Start Data provided

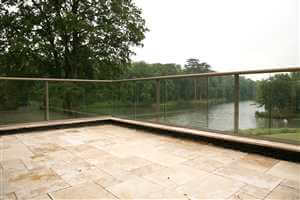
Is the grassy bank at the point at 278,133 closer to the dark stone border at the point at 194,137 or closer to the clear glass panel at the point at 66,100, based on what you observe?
the dark stone border at the point at 194,137

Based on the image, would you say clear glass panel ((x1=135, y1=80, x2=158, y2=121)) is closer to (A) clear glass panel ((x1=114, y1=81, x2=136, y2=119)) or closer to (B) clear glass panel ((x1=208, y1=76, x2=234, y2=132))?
(A) clear glass panel ((x1=114, y1=81, x2=136, y2=119))

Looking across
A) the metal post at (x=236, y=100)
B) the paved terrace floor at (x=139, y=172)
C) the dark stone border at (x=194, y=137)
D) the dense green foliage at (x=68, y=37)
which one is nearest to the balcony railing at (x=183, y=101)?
the metal post at (x=236, y=100)

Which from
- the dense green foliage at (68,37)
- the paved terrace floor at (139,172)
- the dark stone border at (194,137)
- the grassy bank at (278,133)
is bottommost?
the paved terrace floor at (139,172)

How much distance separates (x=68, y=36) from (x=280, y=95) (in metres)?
8.19

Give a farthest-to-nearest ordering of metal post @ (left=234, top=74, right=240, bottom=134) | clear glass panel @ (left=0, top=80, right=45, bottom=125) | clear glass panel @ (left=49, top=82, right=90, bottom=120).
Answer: clear glass panel @ (left=49, top=82, right=90, bottom=120), clear glass panel @ (left=0, top=80, right=45, bottom=125), metal post @ (left=234, top=74, right=240, bottom=134)

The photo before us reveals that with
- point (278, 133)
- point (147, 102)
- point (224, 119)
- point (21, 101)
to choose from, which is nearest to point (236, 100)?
point (224, 119)

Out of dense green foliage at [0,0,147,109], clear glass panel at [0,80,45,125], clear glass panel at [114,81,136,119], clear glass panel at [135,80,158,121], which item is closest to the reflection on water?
clear glass panel at [135,80,158,121]

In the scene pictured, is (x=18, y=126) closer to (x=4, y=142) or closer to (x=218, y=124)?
(x=4, y=142)

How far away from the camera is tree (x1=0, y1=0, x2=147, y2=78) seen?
24.6 feet

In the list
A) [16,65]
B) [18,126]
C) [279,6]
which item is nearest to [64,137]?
[18,126]

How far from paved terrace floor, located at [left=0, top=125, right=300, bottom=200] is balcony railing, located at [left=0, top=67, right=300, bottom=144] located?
19.4 inches

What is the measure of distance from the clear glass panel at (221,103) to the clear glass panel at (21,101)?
3.51m

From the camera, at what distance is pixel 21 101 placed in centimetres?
420

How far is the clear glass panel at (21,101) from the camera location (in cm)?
381
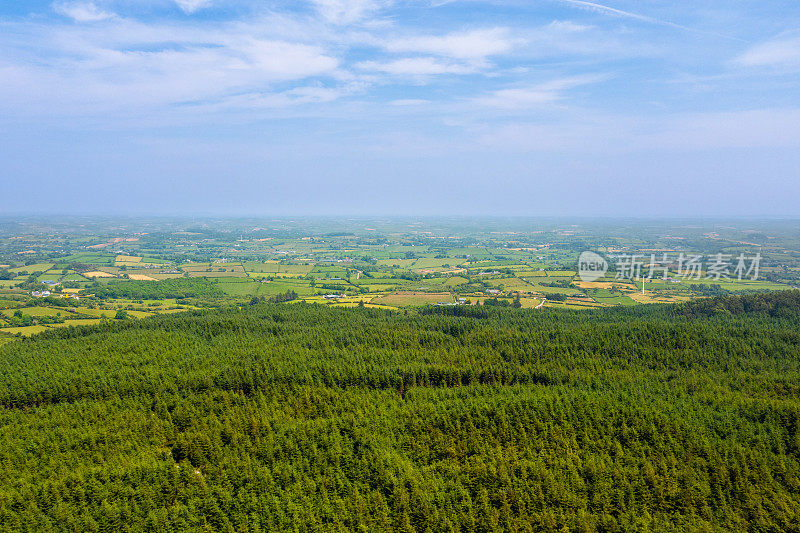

End Data provided

Given request
Count the lines of the material above that contain the string "camera", matching case exactly. Reply with the number alone.

Task response
3